-- SOURCE DOCUMENT --

------------------------------

# Advice needed regarding humidity



## karel (Oct 9, 2011)

Hi all I have a 5 year old male tegu, he lives in a 9+5+4 foot viv ,but I have trouble getting the humidity for his shedding much above about 40%, with daily misting it goes to about 60% until the moisture evaporates , any advice on how to raise it continually,having said that he does get to swim in the bath in luke warm water. So far his shedding has been ok .
Many thanks Charlie

I also forgot to say that the temp is basking warm end is about 100F and the cool end about 80-85 and is about 8feet away from the warming basking end. Hope this gives more info.
Best wishes Charlie


----------



## boyd1955 (Oct 9, 2011)

It sounds like your moisture is fine ... Shedding is down to a good varied diet rather than constant moisture levels ... Keep misting his cage a few times a day and he should be fine as long as it doesn't get dry and dusty ... Thats when it will cause health problems for him


----------



## james.w (Oct 9, 2011)

Do you have pics of your cage? What are you using for substrate? How much ventilation is on the cage?


----------



## Rhetoric (Oct 9, 2011)

If your wood has been sealed you can get a bucket of water and pour it in the enclosure. My enclosures are in the garage so I use a hose to get the substrate wet when needed. What are you using to measure the temps, how far away are you measuring it? I would also try an bump it up closer to 105-110. Sometimes I have issues keeping the humidity up all the time, I have a couple plastic tubs they've decided to use as hides and once they flip those over they seem to stay pretty humid.


----------



## boyd1955 (Oct 9, 2011)

Hi Karel ... I'm a bit confused ... What exactly is the problem ? ... You say he is 5 years old and shedding fine and as far as we know healthy ... What extra benefit do you think he will get from keeping the humidity at a certain level ?


----------



## karel (Oct 10, 2011)

Hi all Many thanks for your help. I was concerned with humidity because everyone on the forums stresses its importance.As far as I know all is well , I am just trying to avoid any problems in the long term. The substrate is wood chips , and I use a digital hydrometer ,and those stick on the back wall thermometers ,plus a digital one for ambient temp. I will post pics of the whole viv also. Also ventilation is a series of holes at the top on the back wall .

------------------------------

(Stored items)

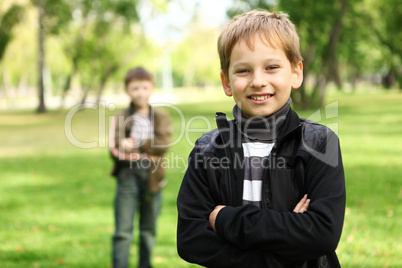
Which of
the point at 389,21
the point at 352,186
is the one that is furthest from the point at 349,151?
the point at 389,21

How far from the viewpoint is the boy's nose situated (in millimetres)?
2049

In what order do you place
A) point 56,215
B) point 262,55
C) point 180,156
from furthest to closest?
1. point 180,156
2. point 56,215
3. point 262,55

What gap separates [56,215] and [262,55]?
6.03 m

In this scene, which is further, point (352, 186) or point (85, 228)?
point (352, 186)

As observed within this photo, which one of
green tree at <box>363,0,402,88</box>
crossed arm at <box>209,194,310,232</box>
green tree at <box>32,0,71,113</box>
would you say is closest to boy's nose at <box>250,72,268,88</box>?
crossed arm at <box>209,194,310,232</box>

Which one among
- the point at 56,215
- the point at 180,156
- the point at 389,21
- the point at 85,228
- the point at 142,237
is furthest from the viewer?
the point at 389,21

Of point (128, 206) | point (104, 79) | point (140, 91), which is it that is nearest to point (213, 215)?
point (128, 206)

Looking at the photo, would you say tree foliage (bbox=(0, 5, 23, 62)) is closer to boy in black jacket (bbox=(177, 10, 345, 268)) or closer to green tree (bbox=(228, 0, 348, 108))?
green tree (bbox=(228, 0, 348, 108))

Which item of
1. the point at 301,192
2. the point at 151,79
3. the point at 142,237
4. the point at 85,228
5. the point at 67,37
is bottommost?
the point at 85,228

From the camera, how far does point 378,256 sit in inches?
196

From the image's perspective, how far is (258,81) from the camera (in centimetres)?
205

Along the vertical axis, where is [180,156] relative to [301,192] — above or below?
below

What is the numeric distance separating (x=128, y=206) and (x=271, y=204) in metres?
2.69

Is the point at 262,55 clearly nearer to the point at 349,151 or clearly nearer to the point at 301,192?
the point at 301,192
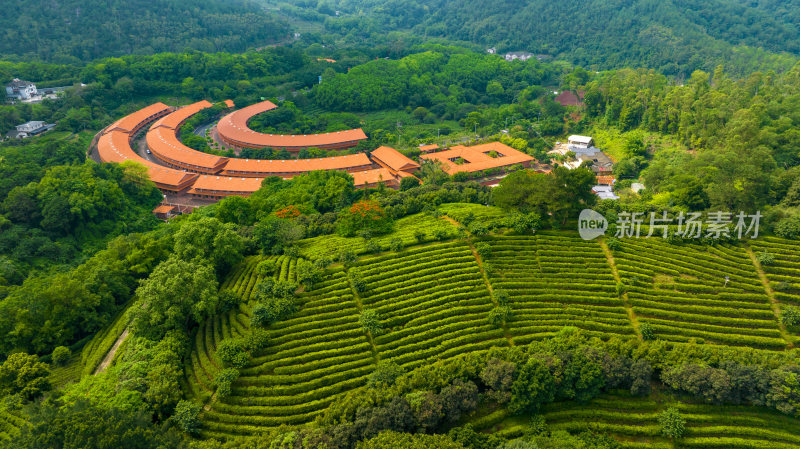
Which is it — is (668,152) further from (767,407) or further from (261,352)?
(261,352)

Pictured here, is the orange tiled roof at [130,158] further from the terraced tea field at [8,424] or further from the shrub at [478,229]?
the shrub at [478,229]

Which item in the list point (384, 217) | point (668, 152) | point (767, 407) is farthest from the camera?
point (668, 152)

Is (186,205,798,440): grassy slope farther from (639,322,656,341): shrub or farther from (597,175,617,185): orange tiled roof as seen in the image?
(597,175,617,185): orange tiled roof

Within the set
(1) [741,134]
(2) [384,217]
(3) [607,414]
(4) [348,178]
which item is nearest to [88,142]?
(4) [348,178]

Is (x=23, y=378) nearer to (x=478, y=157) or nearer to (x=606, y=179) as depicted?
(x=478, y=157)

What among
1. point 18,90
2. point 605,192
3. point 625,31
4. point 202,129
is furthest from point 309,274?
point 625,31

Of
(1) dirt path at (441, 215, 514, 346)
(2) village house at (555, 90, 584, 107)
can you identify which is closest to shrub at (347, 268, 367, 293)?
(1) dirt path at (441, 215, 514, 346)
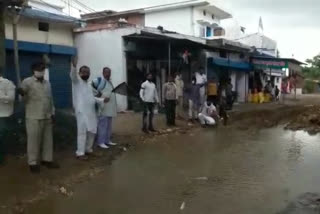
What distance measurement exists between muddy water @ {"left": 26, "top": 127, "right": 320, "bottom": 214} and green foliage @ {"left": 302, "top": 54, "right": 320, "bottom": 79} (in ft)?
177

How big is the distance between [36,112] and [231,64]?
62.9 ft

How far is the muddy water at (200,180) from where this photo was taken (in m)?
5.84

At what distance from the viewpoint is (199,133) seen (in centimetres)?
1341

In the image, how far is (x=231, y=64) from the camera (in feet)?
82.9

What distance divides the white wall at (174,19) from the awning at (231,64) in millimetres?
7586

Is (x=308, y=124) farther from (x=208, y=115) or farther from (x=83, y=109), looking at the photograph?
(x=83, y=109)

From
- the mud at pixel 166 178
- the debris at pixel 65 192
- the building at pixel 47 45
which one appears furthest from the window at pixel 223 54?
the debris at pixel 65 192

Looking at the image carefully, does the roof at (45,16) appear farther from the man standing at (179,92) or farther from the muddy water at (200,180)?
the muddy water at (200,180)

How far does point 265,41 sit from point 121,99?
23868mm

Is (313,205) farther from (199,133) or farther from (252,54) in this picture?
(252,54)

------------------------------

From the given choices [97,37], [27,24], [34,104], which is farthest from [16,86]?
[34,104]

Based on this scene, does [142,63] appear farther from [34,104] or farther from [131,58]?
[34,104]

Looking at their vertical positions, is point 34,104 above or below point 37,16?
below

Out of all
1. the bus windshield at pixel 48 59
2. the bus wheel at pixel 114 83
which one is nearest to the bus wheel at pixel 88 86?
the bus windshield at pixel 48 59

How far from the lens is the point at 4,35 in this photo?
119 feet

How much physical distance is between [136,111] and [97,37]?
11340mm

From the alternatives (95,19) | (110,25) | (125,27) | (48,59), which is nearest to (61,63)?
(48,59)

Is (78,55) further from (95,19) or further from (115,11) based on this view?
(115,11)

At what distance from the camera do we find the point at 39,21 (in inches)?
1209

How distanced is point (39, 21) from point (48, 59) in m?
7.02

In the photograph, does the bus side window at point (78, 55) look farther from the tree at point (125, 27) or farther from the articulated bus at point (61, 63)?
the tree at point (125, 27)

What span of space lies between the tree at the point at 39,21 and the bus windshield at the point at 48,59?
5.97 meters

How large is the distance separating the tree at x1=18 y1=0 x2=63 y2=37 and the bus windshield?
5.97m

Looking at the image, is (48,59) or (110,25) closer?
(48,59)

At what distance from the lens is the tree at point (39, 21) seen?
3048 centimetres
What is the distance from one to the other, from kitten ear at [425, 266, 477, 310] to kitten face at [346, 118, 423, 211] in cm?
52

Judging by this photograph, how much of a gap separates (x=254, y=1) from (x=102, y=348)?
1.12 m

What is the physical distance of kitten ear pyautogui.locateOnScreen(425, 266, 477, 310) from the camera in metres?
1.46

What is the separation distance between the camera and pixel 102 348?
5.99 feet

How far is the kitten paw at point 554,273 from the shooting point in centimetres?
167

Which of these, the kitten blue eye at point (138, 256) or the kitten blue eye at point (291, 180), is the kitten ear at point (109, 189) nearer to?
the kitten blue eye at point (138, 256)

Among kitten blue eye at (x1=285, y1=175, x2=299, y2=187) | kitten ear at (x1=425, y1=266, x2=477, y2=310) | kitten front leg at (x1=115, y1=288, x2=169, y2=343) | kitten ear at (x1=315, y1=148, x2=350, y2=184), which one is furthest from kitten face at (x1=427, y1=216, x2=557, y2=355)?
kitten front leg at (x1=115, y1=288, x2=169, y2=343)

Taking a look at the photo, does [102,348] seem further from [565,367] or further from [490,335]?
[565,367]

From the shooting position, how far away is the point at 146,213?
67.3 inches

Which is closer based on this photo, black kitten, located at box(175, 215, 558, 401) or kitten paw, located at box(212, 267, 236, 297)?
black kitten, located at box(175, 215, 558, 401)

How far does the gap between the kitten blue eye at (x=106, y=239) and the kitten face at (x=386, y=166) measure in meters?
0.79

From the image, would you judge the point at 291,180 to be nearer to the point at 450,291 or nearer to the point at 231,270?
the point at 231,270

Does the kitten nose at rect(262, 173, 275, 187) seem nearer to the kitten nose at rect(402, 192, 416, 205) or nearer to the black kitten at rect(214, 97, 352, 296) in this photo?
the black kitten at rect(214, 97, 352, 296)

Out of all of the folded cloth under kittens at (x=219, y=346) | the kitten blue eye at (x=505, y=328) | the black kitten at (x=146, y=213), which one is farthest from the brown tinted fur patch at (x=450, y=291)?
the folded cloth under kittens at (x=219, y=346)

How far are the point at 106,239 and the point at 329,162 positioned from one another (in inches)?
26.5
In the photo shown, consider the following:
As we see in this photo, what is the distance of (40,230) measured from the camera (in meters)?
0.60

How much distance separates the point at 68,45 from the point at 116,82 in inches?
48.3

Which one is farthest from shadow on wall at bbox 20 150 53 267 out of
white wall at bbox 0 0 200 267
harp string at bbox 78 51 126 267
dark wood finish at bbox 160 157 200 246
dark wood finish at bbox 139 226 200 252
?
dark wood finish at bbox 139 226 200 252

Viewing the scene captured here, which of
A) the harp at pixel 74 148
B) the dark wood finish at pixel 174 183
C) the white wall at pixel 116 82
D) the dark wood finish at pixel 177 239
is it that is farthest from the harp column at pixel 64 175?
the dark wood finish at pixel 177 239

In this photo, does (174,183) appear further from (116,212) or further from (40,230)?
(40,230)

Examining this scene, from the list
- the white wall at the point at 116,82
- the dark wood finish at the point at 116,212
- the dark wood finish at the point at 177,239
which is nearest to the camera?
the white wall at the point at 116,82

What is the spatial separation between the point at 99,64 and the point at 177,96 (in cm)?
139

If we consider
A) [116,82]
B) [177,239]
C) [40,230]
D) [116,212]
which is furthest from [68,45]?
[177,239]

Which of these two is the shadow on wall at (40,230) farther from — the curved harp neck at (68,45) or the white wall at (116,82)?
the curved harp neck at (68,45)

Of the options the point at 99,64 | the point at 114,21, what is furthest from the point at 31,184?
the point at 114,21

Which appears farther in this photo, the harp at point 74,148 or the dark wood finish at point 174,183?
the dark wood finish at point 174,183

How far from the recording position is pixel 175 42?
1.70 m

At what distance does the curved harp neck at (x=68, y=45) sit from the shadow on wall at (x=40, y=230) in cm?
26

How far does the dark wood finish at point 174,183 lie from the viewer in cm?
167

------------------------------

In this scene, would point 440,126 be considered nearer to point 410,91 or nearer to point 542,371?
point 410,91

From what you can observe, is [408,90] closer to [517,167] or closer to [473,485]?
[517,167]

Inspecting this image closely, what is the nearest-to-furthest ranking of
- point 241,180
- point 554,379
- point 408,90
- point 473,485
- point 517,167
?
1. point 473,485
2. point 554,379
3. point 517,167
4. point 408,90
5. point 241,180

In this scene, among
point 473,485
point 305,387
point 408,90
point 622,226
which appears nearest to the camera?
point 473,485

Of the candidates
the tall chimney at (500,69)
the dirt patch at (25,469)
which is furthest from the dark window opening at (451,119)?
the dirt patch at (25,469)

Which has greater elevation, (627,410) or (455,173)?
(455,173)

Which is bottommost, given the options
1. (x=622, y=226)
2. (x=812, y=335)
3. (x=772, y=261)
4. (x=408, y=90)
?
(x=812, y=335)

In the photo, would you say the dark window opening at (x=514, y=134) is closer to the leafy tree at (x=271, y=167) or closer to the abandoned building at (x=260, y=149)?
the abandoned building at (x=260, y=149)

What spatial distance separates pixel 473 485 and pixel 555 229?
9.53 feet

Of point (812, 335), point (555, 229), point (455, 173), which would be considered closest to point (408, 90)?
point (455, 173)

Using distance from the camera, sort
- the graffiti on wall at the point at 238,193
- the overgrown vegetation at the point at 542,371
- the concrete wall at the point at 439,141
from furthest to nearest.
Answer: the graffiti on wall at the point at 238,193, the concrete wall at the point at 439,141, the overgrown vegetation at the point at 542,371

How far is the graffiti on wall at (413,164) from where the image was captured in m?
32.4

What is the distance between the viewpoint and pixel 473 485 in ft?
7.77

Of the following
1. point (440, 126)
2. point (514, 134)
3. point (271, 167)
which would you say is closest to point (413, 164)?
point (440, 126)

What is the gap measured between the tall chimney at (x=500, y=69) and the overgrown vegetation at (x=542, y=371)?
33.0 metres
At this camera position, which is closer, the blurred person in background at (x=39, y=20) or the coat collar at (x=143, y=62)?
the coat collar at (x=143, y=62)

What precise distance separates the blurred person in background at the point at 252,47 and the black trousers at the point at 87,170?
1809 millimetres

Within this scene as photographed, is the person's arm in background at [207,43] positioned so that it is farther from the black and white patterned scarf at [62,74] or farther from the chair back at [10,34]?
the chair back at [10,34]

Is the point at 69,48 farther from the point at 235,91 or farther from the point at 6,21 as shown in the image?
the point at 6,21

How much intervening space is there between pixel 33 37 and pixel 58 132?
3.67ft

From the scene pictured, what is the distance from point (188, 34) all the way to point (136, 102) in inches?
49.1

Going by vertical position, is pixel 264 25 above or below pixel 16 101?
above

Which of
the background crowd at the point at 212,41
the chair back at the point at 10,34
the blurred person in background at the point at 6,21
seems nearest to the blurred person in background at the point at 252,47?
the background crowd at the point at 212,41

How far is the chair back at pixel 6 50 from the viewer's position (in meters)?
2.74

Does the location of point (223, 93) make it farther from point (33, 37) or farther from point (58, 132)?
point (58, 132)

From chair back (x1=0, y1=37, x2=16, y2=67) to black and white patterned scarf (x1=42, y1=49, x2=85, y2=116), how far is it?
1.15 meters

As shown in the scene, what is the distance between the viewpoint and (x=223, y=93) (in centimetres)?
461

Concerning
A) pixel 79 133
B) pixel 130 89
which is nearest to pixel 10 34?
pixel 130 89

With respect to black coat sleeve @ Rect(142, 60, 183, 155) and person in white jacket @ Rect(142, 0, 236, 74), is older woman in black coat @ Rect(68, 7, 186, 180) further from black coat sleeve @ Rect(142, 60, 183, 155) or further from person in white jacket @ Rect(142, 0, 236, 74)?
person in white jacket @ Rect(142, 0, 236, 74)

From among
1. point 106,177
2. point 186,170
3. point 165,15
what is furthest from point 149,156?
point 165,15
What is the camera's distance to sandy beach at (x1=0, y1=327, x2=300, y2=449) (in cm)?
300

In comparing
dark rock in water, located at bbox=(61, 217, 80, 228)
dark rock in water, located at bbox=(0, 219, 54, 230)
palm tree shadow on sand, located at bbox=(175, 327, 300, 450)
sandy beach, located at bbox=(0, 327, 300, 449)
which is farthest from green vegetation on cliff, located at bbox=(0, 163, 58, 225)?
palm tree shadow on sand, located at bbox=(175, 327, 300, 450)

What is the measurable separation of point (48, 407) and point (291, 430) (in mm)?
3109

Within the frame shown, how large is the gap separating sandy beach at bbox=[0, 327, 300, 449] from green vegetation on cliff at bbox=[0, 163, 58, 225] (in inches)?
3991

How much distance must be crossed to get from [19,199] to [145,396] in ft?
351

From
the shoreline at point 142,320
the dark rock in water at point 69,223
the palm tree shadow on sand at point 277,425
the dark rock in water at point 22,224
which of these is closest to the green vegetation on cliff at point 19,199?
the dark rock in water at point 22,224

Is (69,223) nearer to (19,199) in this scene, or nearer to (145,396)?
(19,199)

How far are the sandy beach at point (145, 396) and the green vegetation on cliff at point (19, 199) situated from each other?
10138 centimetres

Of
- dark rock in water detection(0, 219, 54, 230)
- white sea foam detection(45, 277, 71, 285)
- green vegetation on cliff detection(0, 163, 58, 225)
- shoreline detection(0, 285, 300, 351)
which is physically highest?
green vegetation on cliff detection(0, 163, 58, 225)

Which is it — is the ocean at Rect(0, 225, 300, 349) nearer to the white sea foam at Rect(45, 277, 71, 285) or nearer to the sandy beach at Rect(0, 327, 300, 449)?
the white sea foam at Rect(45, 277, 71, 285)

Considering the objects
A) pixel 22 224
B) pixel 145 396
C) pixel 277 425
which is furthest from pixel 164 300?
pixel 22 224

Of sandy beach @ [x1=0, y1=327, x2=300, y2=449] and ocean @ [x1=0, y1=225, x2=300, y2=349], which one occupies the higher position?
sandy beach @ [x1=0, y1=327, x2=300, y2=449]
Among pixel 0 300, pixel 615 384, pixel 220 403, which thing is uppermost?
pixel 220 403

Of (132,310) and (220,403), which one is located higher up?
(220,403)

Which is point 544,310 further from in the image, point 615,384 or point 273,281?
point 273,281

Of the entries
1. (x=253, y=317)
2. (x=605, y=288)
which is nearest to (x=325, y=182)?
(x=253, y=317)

------------------------------

-- REQUIRED TASKS --
- A) Answer these questions using the forum thread about tegu humidity:
(i) What does karel use as substrate?
(ii) About how warm is the basking end of the enclosure?
(iii) What temperature range does Rhetoric suggest trying?
- B) Find every line in the entries that contains the word "graffiti", and copy each one. Case counts.
The entries have nothing to do with the forum thread about tegu humidity.

-- SOLUTIONS FOR EACH TASK --
- A)
(i) Wood chips.
(ii) About 100F.
(iii) About 105-110.

- B)
- the graffiti on wall at the point at 238,193
Answer: the graffiti on wall at the point at 238,193, the concrete wall at the point at 439,141, the overgrown vegetation at the point at 542,371
How far is the graffiti on wall at (413,164) from where the image was captured in m?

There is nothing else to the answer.